Chicken Thighs and Wild Mushrooms give this soup a rich flavorful broth. It’s my favorite fall soup recipe, that often make all year round!


Ingredients

Scale

For the Soup

  • 1 lb Boneless Skinless Chicken Thighs
  • 2 lbs Mushrooms Roughly Chopped. Mixed varieties, such as cremini, shiitake, trumpet royale, brown clamshell, etc.. 
  • 6 Carrots cut into 1/4 inch rounds
  • 3 Stalks Celerey, chopped
  • 1 Onion, yellow or white, diced
  • 1 Large Shallot, minced
  • 1 cup Kale, chopped
  • 1 Poblano Pepper
  • 3 Slices Thick Cut Bacon, diced
  • 1 1/2 Cups Rice. Wild, or Long Grain White
  • 6 Cups Chicken Broth
  • 1 Cup Heavy Cream
  • Juice and Zest from 1 lemon
  • 1/4 cup grated parmesan cheese
  • 1 Tbsp Olive Oil
  • 1 Tsp Red Pepper Flakes
  • Salt and Pepper to taste

For the Garnish

 

  • 1/2 lb Mixed Mushrooms roughly chopped
  • 1 Tbsp Butter
  • 1 Tbsp Extra Virgin Olive Oil
  • 2 Cloves Garlic
  • 1 Sprig Thyme, leaves only
  • 23 Sage Leaves, chopped

Instructions

For the Soup

  1. In a large heavy bottomed pot or dutch oven, heat 1 Tbsp Olive Oil over medium heat. Sear the chicken thighs 2 mins on both sides. Once browned, remove from the pot and set aside.

Requirement 1 |
Gather every line of the records that contains the string "between", treating uppercase and lowercase letters as distinct.

Provided information |

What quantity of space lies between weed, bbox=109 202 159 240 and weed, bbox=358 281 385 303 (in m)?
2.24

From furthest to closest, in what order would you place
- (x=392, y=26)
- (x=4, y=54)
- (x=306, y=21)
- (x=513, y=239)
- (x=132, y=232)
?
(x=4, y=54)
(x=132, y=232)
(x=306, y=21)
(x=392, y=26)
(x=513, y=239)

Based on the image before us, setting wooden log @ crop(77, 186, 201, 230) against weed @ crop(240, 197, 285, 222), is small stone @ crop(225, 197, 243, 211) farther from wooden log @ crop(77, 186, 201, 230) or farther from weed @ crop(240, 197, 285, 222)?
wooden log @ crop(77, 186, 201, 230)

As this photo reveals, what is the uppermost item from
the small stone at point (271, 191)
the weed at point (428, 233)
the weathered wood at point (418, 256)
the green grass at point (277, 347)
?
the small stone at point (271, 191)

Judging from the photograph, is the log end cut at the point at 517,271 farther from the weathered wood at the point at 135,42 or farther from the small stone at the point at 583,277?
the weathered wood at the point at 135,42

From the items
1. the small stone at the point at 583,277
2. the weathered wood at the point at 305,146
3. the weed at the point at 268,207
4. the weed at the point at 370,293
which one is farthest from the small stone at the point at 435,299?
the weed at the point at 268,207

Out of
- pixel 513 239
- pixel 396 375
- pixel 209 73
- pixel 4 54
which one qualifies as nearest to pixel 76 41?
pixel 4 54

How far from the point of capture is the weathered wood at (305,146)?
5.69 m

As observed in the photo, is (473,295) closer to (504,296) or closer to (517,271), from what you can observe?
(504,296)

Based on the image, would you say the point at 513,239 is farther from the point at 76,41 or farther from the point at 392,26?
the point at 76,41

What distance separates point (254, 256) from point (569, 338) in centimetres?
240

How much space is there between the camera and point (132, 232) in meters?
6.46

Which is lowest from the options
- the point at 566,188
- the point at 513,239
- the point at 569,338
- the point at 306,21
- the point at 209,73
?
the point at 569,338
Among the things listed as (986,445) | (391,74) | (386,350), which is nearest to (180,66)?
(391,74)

Requirement 2 |
In the soup recipe, rewrite the step beginning "In a large heavy bottomed pot" as a short list, keeping its main facts.

Solution 1 |
What quantity of space lies between weed, bbox=109 202 159 240 and weed, bbox=358 281 385 303 (in m)?
How much space is there between the camera and point (132, 232) in meters?

Solution 2 |
- Heat 1 Tbsp olive oil over medium heat in a large heavy-bottomed pot or Dutch oven.
- Sear the chicken thighs for 2 minutes on each side.
- Once browned, remove them from the pot and set them aside.